-- Begin Dataset extract --

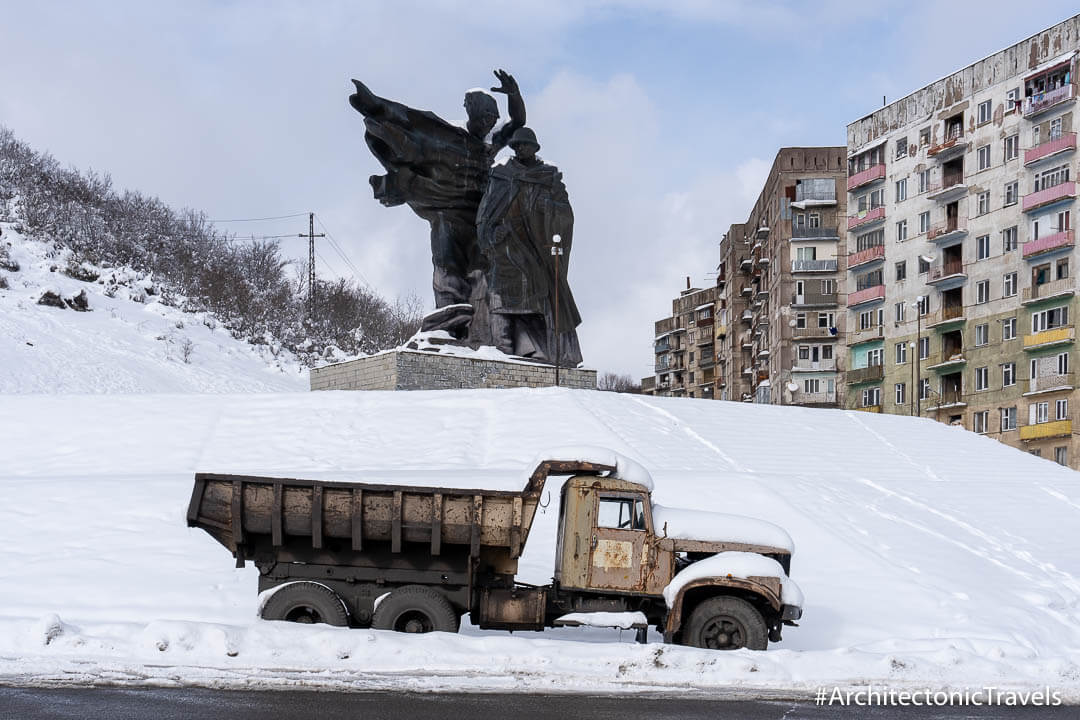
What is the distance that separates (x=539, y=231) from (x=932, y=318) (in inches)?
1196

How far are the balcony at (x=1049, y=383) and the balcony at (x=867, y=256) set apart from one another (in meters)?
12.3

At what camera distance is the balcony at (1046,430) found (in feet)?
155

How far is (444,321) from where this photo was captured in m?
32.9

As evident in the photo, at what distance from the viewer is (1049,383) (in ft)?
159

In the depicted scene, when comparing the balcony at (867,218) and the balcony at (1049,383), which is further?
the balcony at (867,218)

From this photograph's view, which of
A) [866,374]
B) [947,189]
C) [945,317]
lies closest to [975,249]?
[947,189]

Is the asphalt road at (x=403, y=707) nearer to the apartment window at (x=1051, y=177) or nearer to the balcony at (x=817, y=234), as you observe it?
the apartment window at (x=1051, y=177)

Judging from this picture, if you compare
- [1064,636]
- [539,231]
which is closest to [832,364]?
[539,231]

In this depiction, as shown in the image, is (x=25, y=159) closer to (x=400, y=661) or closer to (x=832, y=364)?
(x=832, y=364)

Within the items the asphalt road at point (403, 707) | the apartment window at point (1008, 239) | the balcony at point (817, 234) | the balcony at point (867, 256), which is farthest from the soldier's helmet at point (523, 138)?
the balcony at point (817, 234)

-- End Dataset extract --

Could you copy out everything from the line containing "How far are" down to the end of the records, word for word?

How far are the balcony at (x=1049, y=383) and the balcony at (x=867, y=256) set apart from one another (in meters)?
12.3

At what camera distance is the balcony at (1046,430) found (in feet)?
155

How far is (444,321) from where this photo was captured in m?
32.9

As evident in the photo, at what distance from the viewer is (1049,383) (in ft)?
159

In the depicted scene, when comparing the balcony at (867,218) and the balcony at (1049,383), which is further?
the balcony at (867,218)

From this photograph's view, which of
A) [866,374]
B) [947,189]
C) [945,317]
lies closest to [975,249]?
[947,189]

Is the asphalt road at (x=403, y=707) nearer to the apartment window at (x=1051, y=177) or nearer to the balcony at (x=817, y=234), as you observe it?
the apartment window at (x=1051, y=177)

Judging from this picture, if you compare
- [1064,636]
- [539,231]
which is closest to [832,364]?
[539,231]

In this depiction, as shown in the image, is (x=25, y=159) closer to (x=400, y=661) or closer to (x=832, y=364)?
(x=832, y=364)

Within the items the asphalt road at point (403, 707) | the apartment window at point (1008, 239) | the balcony at point (817, 234) | the balcony at point (867, 256), which is farthest from the soldier's helmet at point (523, 138)?
the balcony at point (817, 234)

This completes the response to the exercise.